What was I to do? If I asked, they would probably not tell me; and, anyhow, they didn't want me to ask. But I had to know, because he was my father and I was his daughter. Besides, I was twelve years old—old enough to be trusted. Even Grandpa recognized that, but Gran always had the last word, so that didn't help. Then as I lay there, chewing a bracken shoot and watching the sun sink toward the far Welsh mountains, an idea came to me—an idea so wicked that I gasped and felt my face flush crimson.
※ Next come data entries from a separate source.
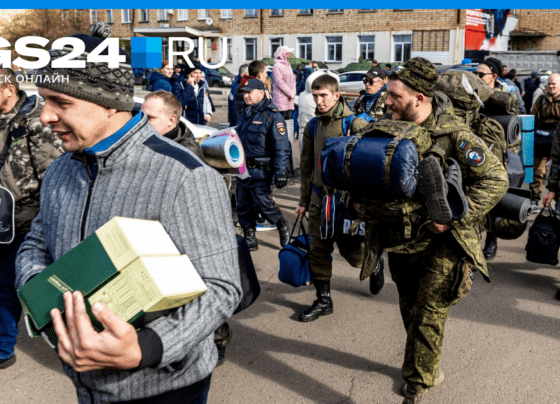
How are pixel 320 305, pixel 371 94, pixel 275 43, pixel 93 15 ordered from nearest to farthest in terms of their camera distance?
pixel 320 305
pixel 371 94
pixel 275 43
pixel 93 15

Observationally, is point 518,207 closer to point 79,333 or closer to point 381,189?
point 381,189

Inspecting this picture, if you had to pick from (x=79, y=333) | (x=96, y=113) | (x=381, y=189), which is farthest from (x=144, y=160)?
(x=381, y=189)

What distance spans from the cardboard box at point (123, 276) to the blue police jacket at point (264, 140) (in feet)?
16.8

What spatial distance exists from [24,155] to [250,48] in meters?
43.3

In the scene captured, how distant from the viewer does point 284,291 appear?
5613mm

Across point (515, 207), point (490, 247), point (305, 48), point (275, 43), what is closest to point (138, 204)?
point (515, 207)

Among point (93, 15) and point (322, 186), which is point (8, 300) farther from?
point (93, 15)

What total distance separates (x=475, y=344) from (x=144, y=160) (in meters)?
3.45

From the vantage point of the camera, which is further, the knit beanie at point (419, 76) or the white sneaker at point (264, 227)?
the white sneaker at point (264, 227)

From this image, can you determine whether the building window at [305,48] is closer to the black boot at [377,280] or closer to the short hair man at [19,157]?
the black boot at [377,280]

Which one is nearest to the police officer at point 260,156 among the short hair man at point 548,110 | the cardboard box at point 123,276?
the short hair man at point 548,110

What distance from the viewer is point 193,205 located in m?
1.66

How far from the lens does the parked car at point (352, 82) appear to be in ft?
83.0

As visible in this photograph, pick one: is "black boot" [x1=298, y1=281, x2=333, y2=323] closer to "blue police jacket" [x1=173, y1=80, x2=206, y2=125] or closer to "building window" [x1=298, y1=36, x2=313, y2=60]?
"blue police jacket" [x1=173, y1=80, x2=206, y2=125]
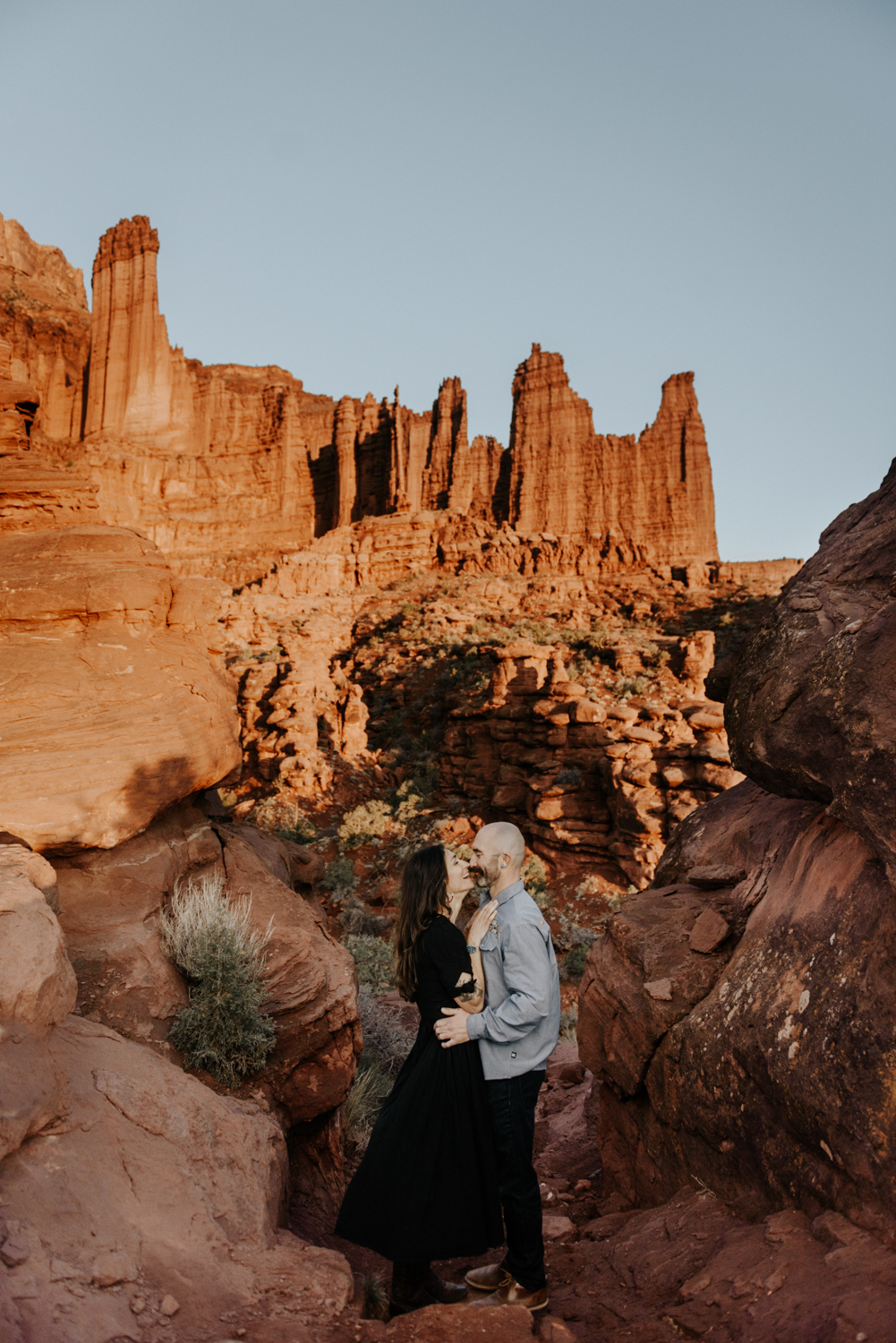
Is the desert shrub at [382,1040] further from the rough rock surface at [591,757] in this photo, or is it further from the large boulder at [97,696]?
the rough rock surface at [591,757]

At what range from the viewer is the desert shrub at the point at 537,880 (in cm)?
1564

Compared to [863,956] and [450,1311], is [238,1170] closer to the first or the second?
[450,1311]

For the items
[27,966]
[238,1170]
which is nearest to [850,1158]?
[238,1170]

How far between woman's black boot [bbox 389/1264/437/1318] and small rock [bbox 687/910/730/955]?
2.27 m

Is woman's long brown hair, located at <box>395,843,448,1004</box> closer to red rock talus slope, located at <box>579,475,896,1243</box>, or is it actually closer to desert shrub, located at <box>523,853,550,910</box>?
red rock talus slope, located at <box>579,475,896,1243</box>

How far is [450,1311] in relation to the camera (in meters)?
3.31

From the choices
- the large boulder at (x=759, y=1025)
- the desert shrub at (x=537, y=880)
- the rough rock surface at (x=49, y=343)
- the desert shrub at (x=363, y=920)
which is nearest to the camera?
the large boulder at (x=759, y=1025)

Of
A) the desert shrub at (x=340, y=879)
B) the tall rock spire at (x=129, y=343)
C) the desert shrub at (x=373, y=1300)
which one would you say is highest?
the tall rock spire at (x=129, y=343)

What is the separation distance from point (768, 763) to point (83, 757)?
4.51 metres

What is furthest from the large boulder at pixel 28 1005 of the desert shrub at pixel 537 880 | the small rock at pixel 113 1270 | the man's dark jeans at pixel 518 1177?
the desert shrub at pixel 537 880

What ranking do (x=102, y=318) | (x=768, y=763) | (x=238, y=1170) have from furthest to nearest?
1. (x=102, y=318)
2. (x=768, y=763)
3. (x=238, y=1170)

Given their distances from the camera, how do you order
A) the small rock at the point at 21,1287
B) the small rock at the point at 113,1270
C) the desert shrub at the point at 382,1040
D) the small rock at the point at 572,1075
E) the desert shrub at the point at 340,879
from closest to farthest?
1. the small rock at the point at 21,1287
2. the small rock at the point at 113,1270
3. the desert shrub at the point at 382,1040
4. the small rock at the point at 572,1075
5. the desert shrub at the point at 340,879

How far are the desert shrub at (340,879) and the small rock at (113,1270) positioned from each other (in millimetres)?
12275

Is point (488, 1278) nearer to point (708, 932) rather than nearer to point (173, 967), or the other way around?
point (708, 932)
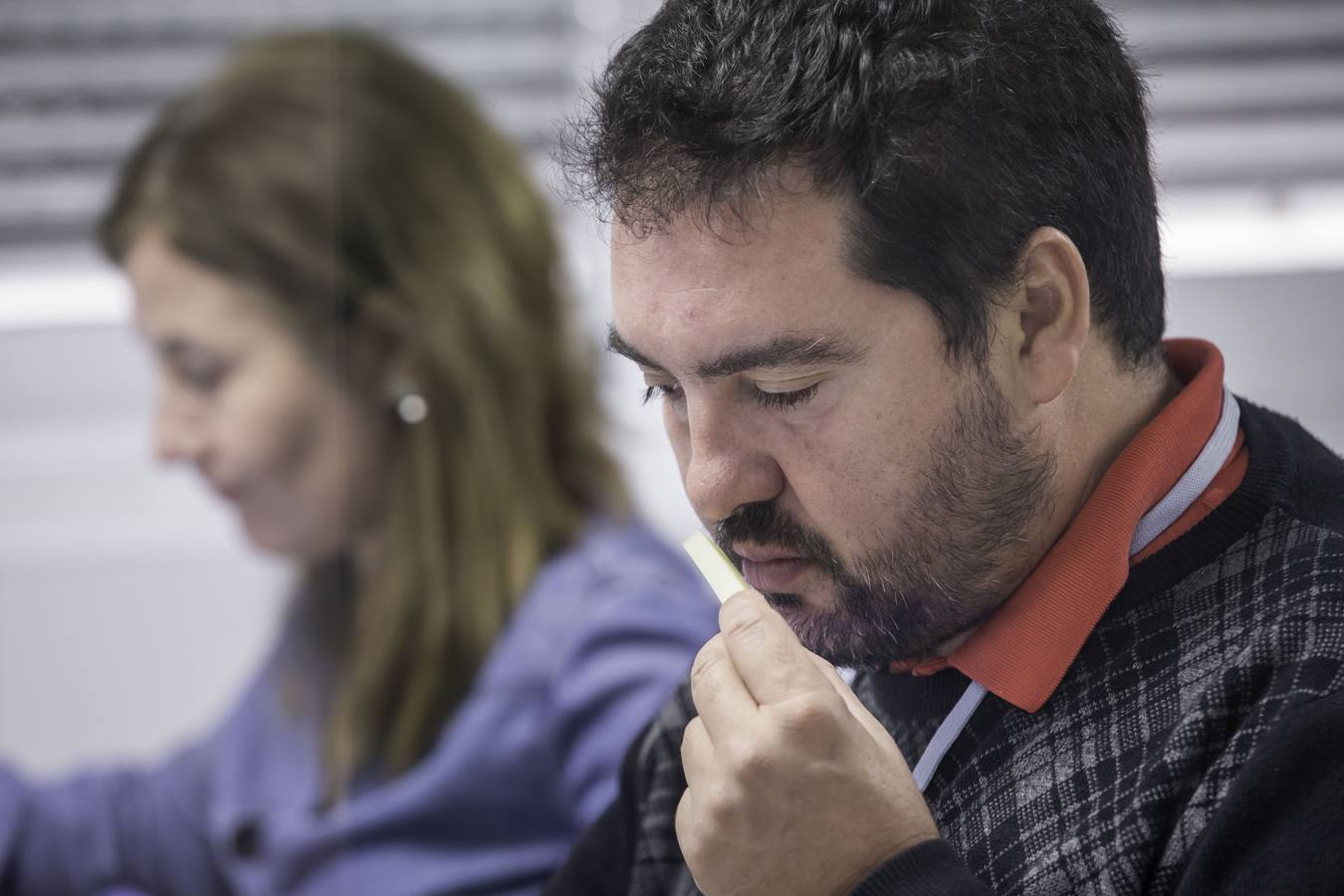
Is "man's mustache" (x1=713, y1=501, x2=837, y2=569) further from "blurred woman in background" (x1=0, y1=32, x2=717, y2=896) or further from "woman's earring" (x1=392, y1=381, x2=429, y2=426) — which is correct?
"woman's earring" (x1=392, y1=381, x2=429, y2=426)

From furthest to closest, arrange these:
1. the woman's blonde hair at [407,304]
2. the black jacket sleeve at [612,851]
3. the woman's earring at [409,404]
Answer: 1. the woman's earring at [409,404]
2. the woman's blonde hair at [407,304]
3. the black jacket sleeve at [612,851]

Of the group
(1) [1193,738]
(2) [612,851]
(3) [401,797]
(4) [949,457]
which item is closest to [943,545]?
(4) [949,457]

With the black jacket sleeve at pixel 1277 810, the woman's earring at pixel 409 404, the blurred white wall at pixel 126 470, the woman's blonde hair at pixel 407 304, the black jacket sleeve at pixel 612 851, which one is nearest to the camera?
the black jacket sleeve at pixel 1277 810

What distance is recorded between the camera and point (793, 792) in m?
0.71

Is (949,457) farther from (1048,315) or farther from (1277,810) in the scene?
(1277,810)

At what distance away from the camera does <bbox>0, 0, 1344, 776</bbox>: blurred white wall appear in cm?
145

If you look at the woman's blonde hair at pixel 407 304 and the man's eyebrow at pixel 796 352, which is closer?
the man's eyebrow at pixel 796 352

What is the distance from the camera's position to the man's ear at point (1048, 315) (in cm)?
79

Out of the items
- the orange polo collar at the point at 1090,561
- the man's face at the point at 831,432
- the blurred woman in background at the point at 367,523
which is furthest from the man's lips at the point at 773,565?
the blurred woman in background at the point at 367,523

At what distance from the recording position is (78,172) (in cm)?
147

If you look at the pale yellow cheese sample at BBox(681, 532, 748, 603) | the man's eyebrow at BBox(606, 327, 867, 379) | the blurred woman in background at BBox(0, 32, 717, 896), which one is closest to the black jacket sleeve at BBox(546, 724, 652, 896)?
the pale yellow cheese sample at BBox(681, 532, 748, 603)

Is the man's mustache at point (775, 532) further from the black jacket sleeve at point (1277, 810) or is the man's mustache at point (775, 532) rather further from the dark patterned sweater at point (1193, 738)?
the black jacket sleeve at point (1277, 810)

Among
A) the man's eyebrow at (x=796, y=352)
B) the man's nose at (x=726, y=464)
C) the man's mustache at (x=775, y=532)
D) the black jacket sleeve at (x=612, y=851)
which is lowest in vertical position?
the black jacket sleeve at (x=612, y=851)

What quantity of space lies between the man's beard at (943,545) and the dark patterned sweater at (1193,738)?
0.06 m
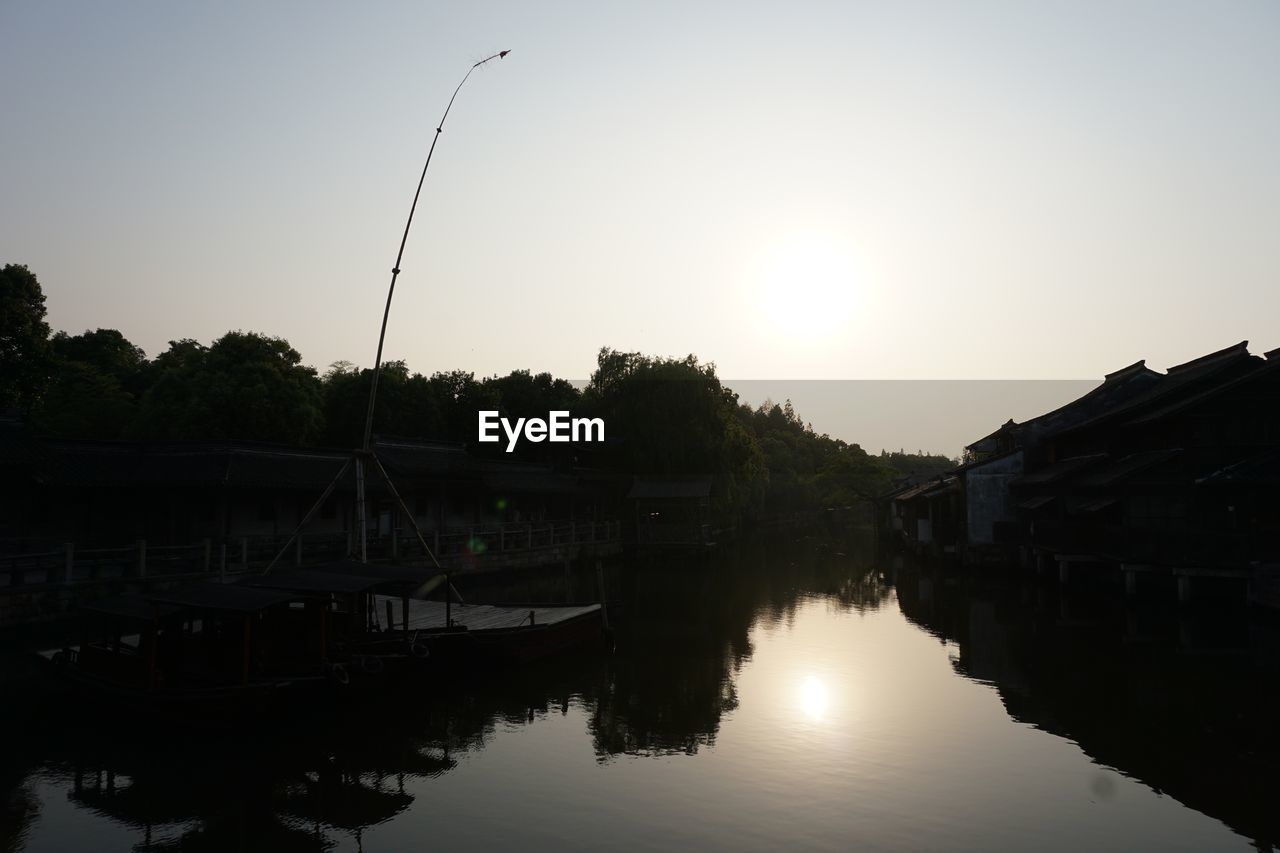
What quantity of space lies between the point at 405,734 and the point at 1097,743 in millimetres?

I would stay awake until my grandparents were asleep, and then I would creep down, find the letter in the drawer, and read it. I would see the address and find out where my father was and what it was all about. Of course, I knew perfectly well what Gran thought about people who eavesdropped and looked at letters that didn't belong to them, but I decided it just couldn't be helped. After all, I argued with myself, this letter, in a sense, does belong to me because it's my father. Then I realized that the sun was sinking below the rim of the world, and I jumped up and raced down across the slippery grass, scattering the sheep in all directions. Grandpa was at the gate, peering shortsi
ghtedly down the road.
Evenings at the cottage were cozy times. We sat around the fire in winter, but on warm spring evenings we sat by the open window. Gran read aloud—mostly from the shabby old books she had loved as a child, such as Heidi or The Secret Garden. At this time we were halfway through David Copperfield, and Dora and Steerforth and the Peggoty family had become part of my life. I could hardly wait from evening to evening to hear the next chapter.
But tonight I did not want to sit quietly with my grandparents in the soft circle of light as though there was nothing the matter, and even little Em'ly's troubles seemed small and unimportant in comparison with my own. I felt outside the circle, a deceiver, and the loneliness of it was almost more than I could bear. To their great surprise and disappointment, I pretended to be sleepy and crept miserably up to my bedroom.
A Shocking Discovery
How was I going to keep awake? This was my big problem. If I could have stayed dressed it would have been easier, but I had to get into bed, because Gran always came in to say good night to me. I had been taught to say my prayers before I went to sleep, and I usually rushed through them without really thinking what they meant. But tonight I found it really difficult—how could I ask God to forgive me for the things I had done wrong when I was just about to do something very, very wrong? In the end, I gave up.
When Gran came in, she put her hand on my forehead and asked if I felt all right.
“Yes, thank you,” I answered.
“Are you sure, Lucy?” She lingered, as though she didn't want to leave me. “Have you got a headache? How about a drink of hot chocolate?”
This was supposed to be a big treat, but my stomach seemed tied in knots, so I just smiled and shook my head and closed my eyes. She went away slowly, and I knew she was watching me from the door. But at last I heard her footsteps going downstairs, and then I sat up and looked around.